Let me be clear here: I have no problem with the powerset operator being applied to finite sets. I definitely see that for any finite set z, the powerset of z is easily constructed. The questionable part is: why should I believe that the powerset operator is applicable to infinite sets? Given the set of natural numbers N, if we allow the existance of its powerset, 2^N, then there are elements of 2^N that cannot be described by a finite piece of text. Why should we assume that such sets exist?
I recently picked up Boolos' book, "Logic, Logic, and Logic", again, and started looking there for answers to questions I've been having recently about Linear Logic. The first chapter presents "The Iterative Conception of Set", where Boolos describes a staged model for constructing the sets described by Zermelo's axioms (which include the powerset axiom above).

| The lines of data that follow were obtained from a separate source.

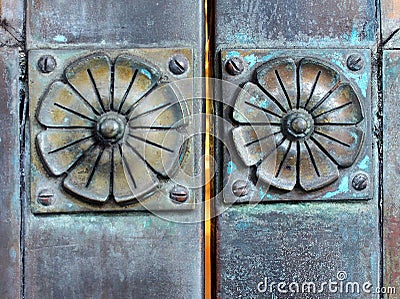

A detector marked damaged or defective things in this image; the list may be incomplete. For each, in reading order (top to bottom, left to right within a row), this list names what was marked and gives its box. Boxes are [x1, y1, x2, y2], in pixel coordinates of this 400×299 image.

corroded metal [28, 48, 196, 213]
corroded metal [223, 52, 370, 199]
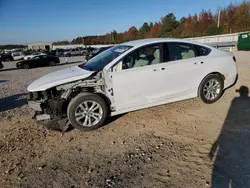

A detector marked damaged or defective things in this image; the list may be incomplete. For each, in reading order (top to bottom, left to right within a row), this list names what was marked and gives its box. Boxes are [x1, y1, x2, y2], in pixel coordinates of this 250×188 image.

dented hood [26, 65, 94, 92]
damaged white car [27, 38, 238, 131]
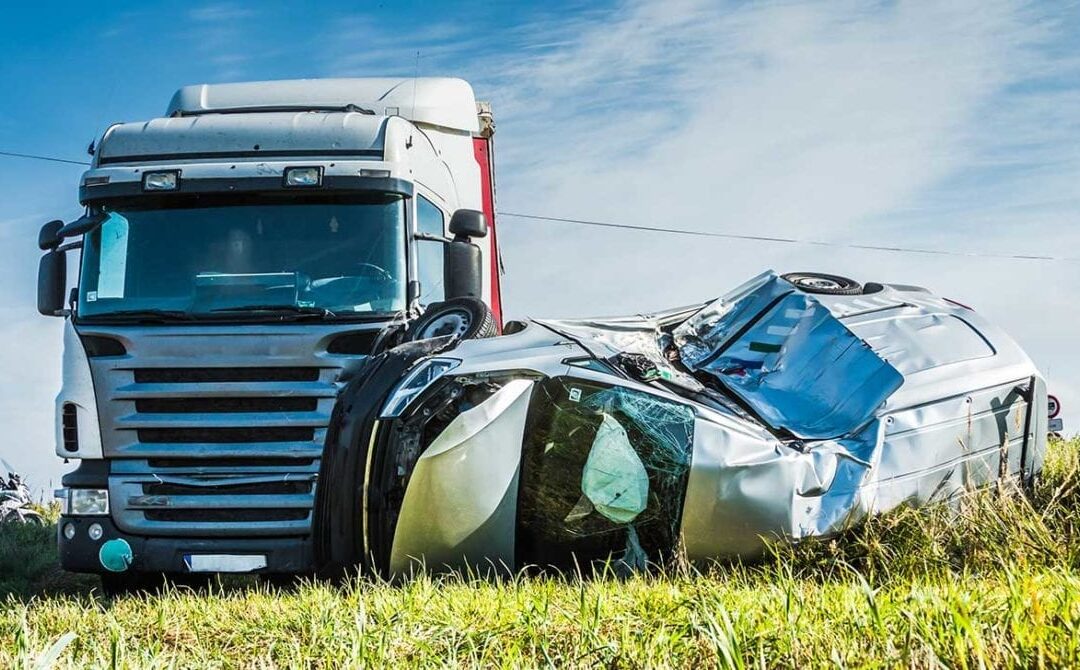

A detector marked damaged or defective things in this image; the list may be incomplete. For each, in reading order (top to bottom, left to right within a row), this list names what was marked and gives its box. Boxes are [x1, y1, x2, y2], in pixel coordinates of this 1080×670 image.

shattered windshield [75, 191, 406, 322]
broken headlight [380, 358, 460, 417]
shattered windshield [516, 376, 699, 570]
overturned car [313, 271, 1045, 574]
torn metal sheet [315, 269, 1049, 574]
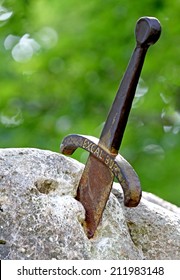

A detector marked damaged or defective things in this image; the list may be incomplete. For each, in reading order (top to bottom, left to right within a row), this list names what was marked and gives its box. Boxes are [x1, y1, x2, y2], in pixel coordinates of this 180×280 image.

There are a lot of rules for building up these stages, but most of them are straightforward and believable. I skimmed them over, said "okay", and moved on to the next section, which argues that the axioms of Zermelo Set theory follow from the rules given for building the stages. This includes the Powerset axiom; so I was naturally interested in reading this more carefully.
The derivation of the Powerset axiom hinges on the truth of the "specification axioms" of the staged model. When I saw that, I said, "okay, I missed the details of the specification axioms, lets revisit it. . ." It is actually a schema describing an infinite set of formulas that we take as axioms. It is phrased as follows:
"forall s exists y forall x (x in y iff [X] and exists t (t earlierThan s and x formedAt t)))"
where [X] is a formula of in which no occurrence of "y" is free.
As Boolos puts it, "any such axiom will say that for any stage there is a set of just those sets to which [X] applies that are formed before that stage. Let us call these axioms specification axioms."
To derive the powerset axiom, one starts with the specification axiom:
"forall s exists y forall x (x in y iff (forall w (w in x implies w in z) and exists t (t earlierThan s and x formedAt t)))"
which is the same as the above with [X] := "forall w (w in x implies w in z)". This specification axiom says "for any stage, there is a set of all subsets of z formed at earlier stages." (the argument continues from there, but I don't want to relay the remainder of it at this point.)
z is free in the above specification axioms. So it seems that we're actually going to be employing an infinite number of the specification axioms to argue that the powerset axiom is true, since the powerset axiom is quantified over all z; is this okay? Plus, I'm no longer so sure that it is sensible to put no constraints on [X] other than that no occurrence of "y" be free in [X].
But these are pretty flimsy questions; and that's a good thing for me, because it means that I'm narrowing down my uneasiness about the powerset axiom into more bite-size chunks that I can process.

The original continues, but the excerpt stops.